Conocí a Juani el tres de noviembre del año dos mil. Guardo, de ese día, no solo el recuerdo cálido del encuentro; también un afiche en el que Juan José Saer trazó, con tinta roja y a manera orientativa, un plano de las dos manzanas que constituían el escenario de, al menos, los diez primeros años de su vida. Esas dos cuadras, marcadas en el papel con cruces y puntos, eran (y son, definitivamente) la patria saereana.

Para quien no conoce Serodino, es muy difícil entenderlo. Serodino tiene, de la llanura, una ubicación privilegiada (decía Saer que había dicho Darwin).

Al margen del mundo, Serodino es la Comala santafesina, el Macondo de la bota, el Yoknapatawpha de la llanura pampeana. Un pueblo quieto, suspendido en el tiempo y el espacio, de donde es muy difícil salir. Más uno se resiste, más queda prendado de la tibieza con que ese lugar y su gente misteriosamente entrañable abrazan y retienen. Uno vuelve siempre, como un Juan Preciado buscando a su padre, para recibir las resonancias de una raíz que quema y no se sabe muy bien por qué.

En esa Ítaca del Iriondo germina la matriz lúdica del imaginario Saer. Allí están, en su origen, las primeras formas de la percepción y de la imaginación creadora, los recuerdos fundantes, las huellas de la poética vital que atravesará la cosmogonía Saer (su antropología especulativa) y definirá para siempre una obra en torno a la zona.

Luego de aquel primer encuentro, Saer visitó Serodino una o dos veces más y recordó en sus veredas sueños con trompetas. Como un Odiseo incógnito y misterioso, volvió a asomarse a sus calles, a transitar el caminito del ferrocarril y a preguntar por sus conocidos. Para Serodino era un simple forastero, un hombre que caminaba pensativo con las manos cruzadas por detrás de la espalda. Hasta que un día de junio de un otro año, murió, bastante más lejos del lugar en donde había nacido.

Visité París y anduve por los sitios que conformaban la cartografía saereana en esa ciudad. Los mercados de la rue Daguerre, el barrio de los Gobelinos, los Jardines de Luxemburgo, la Place Léon Blum, el universo imaginario de La pesquisa. Almorcé en La Cagouille y tomé café en Le Select. Permanecí parada frente al edificio sobre Commandant Mouchotte, tratando de entender cómo habrían sido sus últimos días en esa monstruosa construcción urbana (que poco tenía que ver con las calles de tierra de su comarca) frente a la Gare de Montparnasse. Era invierno y hacía mucho frio.

ENTRADAS PROPORCIONADAS ->
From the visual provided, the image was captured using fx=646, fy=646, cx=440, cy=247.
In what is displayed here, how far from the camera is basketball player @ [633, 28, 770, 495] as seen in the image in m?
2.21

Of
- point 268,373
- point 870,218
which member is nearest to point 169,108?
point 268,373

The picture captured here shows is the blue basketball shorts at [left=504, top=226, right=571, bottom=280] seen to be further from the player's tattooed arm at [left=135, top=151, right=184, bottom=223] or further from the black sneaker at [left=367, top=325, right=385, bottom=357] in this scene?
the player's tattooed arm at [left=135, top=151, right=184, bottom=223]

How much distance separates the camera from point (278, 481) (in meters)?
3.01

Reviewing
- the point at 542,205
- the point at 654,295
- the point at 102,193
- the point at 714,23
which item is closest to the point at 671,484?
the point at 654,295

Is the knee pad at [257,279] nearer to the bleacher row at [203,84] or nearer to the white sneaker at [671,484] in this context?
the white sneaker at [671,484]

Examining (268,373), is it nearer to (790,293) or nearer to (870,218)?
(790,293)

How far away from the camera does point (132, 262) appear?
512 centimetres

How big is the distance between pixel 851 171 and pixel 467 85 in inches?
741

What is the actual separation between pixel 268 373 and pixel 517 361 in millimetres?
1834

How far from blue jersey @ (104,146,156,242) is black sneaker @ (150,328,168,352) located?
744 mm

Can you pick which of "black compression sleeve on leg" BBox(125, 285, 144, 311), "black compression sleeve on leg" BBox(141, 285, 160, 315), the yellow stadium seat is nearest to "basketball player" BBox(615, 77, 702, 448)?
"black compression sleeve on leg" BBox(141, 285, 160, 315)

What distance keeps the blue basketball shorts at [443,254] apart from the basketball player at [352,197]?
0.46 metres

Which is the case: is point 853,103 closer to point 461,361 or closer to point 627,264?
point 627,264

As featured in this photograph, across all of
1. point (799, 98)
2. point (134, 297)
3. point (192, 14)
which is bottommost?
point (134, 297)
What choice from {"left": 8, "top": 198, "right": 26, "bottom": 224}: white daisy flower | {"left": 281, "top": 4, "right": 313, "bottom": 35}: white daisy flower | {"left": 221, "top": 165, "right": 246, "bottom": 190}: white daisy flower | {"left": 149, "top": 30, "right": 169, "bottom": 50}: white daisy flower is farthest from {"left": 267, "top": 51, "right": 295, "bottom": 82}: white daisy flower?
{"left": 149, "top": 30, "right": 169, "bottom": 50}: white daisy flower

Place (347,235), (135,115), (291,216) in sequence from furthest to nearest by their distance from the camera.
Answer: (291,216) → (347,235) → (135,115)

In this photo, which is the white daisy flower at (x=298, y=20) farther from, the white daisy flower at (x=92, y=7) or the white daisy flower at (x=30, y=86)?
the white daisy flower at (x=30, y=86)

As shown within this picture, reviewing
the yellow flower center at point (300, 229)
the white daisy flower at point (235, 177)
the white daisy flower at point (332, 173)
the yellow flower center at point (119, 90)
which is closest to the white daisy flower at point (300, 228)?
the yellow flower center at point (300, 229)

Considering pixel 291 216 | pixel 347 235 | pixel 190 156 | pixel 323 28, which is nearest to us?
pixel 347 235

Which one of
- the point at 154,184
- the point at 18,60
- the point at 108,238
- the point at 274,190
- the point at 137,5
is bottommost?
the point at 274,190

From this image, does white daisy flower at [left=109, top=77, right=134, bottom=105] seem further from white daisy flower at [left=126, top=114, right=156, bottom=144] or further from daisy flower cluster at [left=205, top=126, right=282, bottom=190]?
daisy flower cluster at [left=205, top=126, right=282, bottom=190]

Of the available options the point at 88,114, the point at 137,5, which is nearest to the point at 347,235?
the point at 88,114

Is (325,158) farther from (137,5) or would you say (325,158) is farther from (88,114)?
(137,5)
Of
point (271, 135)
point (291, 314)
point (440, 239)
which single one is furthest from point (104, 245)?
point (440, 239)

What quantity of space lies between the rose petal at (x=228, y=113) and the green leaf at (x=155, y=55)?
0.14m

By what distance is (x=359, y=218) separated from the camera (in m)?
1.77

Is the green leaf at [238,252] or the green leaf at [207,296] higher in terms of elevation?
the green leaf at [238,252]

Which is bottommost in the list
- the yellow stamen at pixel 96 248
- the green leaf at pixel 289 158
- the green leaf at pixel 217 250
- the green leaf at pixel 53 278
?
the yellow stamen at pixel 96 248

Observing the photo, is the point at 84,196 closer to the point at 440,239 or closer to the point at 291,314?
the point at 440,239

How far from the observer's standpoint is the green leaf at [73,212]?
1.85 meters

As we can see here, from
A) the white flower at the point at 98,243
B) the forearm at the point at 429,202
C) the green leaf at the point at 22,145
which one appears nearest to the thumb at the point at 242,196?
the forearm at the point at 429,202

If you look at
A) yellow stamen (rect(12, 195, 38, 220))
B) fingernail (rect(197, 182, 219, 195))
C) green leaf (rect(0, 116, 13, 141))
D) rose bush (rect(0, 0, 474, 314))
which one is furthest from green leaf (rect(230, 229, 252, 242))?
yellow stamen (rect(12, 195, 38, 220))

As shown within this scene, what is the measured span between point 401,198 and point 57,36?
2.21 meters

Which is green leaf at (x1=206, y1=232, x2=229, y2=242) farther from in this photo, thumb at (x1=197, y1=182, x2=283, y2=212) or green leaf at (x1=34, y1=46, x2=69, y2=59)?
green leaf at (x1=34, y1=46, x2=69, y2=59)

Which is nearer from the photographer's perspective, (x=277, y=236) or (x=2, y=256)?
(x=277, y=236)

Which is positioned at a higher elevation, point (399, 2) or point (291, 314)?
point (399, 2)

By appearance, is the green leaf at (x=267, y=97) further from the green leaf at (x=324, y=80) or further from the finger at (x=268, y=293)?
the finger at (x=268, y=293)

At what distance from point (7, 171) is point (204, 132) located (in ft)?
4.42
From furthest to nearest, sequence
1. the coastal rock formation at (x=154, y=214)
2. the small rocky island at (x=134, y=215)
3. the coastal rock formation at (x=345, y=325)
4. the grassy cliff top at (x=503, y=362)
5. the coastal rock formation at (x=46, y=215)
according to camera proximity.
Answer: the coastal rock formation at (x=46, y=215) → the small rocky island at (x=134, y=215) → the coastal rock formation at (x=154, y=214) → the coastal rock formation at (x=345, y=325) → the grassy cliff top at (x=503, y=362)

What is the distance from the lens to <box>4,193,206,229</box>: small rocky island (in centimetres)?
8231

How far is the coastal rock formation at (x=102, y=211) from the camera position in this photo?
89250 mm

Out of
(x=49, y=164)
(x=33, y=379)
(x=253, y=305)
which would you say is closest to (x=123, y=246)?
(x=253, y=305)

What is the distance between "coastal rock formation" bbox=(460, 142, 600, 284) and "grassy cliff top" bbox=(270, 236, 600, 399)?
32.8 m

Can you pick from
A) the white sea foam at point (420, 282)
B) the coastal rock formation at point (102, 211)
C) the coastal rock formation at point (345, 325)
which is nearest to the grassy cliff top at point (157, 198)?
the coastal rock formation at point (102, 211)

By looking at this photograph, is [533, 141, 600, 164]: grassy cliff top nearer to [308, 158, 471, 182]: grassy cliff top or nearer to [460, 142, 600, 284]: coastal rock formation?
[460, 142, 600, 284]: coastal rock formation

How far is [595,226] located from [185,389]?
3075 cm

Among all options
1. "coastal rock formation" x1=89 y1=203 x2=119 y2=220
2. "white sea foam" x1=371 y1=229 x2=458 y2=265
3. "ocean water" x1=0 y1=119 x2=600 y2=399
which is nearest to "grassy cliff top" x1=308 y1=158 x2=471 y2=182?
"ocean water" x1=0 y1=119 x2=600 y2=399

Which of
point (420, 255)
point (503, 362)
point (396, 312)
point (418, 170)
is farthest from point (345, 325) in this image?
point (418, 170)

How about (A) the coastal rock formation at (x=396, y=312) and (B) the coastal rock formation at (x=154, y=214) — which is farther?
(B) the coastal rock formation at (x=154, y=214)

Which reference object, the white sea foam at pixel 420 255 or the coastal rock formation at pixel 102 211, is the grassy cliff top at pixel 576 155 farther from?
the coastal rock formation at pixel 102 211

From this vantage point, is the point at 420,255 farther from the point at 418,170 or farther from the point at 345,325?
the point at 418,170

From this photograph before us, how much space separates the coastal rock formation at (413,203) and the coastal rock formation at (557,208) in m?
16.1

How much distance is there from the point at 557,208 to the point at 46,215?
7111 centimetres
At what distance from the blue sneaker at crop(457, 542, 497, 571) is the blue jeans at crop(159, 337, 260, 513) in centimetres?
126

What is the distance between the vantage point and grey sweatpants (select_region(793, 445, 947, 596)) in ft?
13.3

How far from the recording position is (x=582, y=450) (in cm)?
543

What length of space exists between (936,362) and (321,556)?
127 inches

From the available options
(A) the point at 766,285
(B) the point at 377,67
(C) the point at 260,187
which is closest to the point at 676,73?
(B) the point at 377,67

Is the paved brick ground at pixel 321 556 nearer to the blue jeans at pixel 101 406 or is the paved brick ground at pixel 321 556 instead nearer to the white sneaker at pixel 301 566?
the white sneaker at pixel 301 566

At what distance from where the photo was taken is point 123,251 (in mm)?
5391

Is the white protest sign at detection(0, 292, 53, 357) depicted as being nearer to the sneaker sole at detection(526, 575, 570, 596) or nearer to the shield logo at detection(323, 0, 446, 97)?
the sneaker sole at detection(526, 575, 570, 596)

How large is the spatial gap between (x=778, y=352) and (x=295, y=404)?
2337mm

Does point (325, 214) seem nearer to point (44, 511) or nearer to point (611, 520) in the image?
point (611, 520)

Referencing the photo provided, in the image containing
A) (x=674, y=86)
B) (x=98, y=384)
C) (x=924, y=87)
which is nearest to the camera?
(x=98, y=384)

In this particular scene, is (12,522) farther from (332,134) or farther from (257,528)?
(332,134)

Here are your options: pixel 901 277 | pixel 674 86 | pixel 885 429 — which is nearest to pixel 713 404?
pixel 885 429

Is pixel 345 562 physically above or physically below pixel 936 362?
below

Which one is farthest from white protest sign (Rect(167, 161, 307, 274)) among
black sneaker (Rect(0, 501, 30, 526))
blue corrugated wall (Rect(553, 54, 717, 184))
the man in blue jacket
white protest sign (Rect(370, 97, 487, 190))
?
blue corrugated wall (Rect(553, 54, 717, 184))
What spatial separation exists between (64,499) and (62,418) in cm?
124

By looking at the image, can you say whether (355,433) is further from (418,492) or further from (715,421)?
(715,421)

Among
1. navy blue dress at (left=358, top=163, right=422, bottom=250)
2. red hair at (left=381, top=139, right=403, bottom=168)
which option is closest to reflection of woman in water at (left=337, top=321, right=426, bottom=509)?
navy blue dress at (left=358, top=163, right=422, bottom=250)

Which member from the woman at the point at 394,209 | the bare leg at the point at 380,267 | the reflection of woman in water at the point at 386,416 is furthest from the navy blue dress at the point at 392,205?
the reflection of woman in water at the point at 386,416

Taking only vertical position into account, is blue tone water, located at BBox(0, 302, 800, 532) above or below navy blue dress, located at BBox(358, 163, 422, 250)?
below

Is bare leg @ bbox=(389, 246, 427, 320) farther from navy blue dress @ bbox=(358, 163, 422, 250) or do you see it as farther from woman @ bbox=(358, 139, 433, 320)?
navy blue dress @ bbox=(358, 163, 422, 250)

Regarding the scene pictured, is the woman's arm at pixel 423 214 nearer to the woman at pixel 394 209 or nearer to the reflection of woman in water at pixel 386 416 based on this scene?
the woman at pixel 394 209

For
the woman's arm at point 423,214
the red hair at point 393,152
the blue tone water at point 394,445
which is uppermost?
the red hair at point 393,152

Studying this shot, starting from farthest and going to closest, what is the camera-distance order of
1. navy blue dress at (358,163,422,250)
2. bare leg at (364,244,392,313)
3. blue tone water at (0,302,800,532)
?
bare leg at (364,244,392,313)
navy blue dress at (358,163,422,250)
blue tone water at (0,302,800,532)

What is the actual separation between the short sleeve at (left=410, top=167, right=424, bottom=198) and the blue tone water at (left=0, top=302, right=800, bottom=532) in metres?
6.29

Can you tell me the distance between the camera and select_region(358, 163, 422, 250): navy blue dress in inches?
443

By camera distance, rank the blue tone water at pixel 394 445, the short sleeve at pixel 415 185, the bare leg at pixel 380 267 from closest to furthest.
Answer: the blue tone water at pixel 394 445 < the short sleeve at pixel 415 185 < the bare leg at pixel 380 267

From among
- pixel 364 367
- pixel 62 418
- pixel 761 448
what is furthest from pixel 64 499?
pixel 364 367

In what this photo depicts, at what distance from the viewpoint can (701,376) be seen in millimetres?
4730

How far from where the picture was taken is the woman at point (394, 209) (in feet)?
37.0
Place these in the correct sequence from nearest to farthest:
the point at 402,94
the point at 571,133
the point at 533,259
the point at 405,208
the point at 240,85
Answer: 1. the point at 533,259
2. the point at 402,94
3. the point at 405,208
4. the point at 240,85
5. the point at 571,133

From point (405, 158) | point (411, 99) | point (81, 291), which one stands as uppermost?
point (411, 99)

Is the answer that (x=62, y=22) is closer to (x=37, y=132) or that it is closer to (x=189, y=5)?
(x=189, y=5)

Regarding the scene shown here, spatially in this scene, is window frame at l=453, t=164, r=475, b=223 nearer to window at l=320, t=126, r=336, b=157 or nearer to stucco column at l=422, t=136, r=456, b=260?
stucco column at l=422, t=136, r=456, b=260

PARTES DEL EJERCICIO ->
**A.** Reproduce el fragmento del texto sobre Serodino que empieza en "Al margen del" y termina en "bien por qué.".
**B.** Traduce al inglés esta oración del texto sobre Serodino: "Un pueblo quieto, suspendido en el tiempo y el espacio, de donde es muy difícil salir."
**C.** Prolonga el texto sobre Serodino a partir de su última oración.
Las entradas no hacen falta para resolver ninguna tarea.

RESPUESTAS POR TAREA ->
**A.**
Al margen del mundo, Serodino es la Comala santafesina, el Macondo de la bota, el Yoknapatawpha de la llanura pampeana. Un pueblo quieto, suspendido en el tiempo y el espacio, de donde es muy difícil salir. Más uno se resiste, más queda prendado de la tibieza con que ese lugar y su gente misteriosamente entrañable abrazan y retienen. Uno vuelve siempre, como un Juan Preciado buscando a su padre, para recibir las resonancias de una raíz que quema y no se sabe muy bien por qué.

**B.** A quiet town, suspended in time and space, from which it is very hard to leave.

**C.**
El día antes de partir, llegué a las puertas de Père-Lachaise. Con las indicaciones guardadas en un teléfono móvil que acababa de apagarse por falta de carga, emprendí la costosa tarea de dar con el columbiario en donde están guardadas las cenizas de Juan José Saer. Y debo decir que, a no ser por la vaga evocación de un relato referido, no hubiera llegado a su tumba. Recordé el día en que alguien me había hablado del cuento de Chejfec y, como guiada por la mano del destino, descendí varias escaleras hasta encontrarlo. Aunque este acto no contara como coincidencia, ese fue nuestro segundo encuentro. Lejos, los dos, de nuestro Yoknapatawpha. Frente a ese Saer enmudecido, monologué en voz alta los recuerdos que tenía de aquel noviembre del año dos mil y las expectativas que me generaba el acontecimiento que iría a ocurrir en mayo, en Santa Fe, en torno al año de homenaje que se venía gestando. Era invierno y yo lloraba, envuelta en una bufanda que había comprado a orillas del Sena por cinco euros y en la emoción de haber dado, por fin, con su nombre. Frente a ese mármol inscripto en que dos fechas abreviaban la existencia de un hombre, pensé en la escena inaugural de La grande (en Nula, indicándole en su marcha el camino de regreso a Gutiérrez) y en el Horacio Barco de "La tardecita" (para quien el pueblo, "de habitual que había sido hasta ese momento, se estaba volviendo irreconocible y extraño"). No recuerdo cuánto tiempo pasé allí, aunque sí el frío de una noche que ya había caído cuando yo empezaba a caminar de regreso por el Boulevard de Ménilmontant, buscando la Rue de la Roquette y una librería donde comprar una libreta para escribir.

Era veintiuno de diciembre, de un año cualquiera. Pongamos, veintiuno de diciembre de dos mil dieciséis. Y yo volvía con la promesa de que Juani pudiera, algún día, volver a su casa.

Llegó mayo y el congreso nos encontró a todos los que palpitamos el pulso Saer en Santa Fe. Y la ciudad se llenó de las voces de sus amigos y de quienes, sin haberlo conocido, estudiaban su obra. Al mismo tiempo que su nombre se multiplicaba en la provincia con una fuerza centrífuga, Juani circuló por las escuelas y las paredes de Serodino. El mismo impulso expansivo mantuvo en pie la voluntad  de acción de quienes decidieron hacerlo grande y casi dos años después del Gran Hotel Saer, la esquina de Santa Fe e Italia, el antiguo Almacén de Ramos Generales, vuelve a ser su casa.

Esa especie de paraíso, ese lugar a salvo del mundo, esa patria de la infancia se convierte en el escenario épico de su regreso y las astillas del pasado comienzan a articularse en un relato infinito que siempre, siempre, siempre, estará escribiéndose.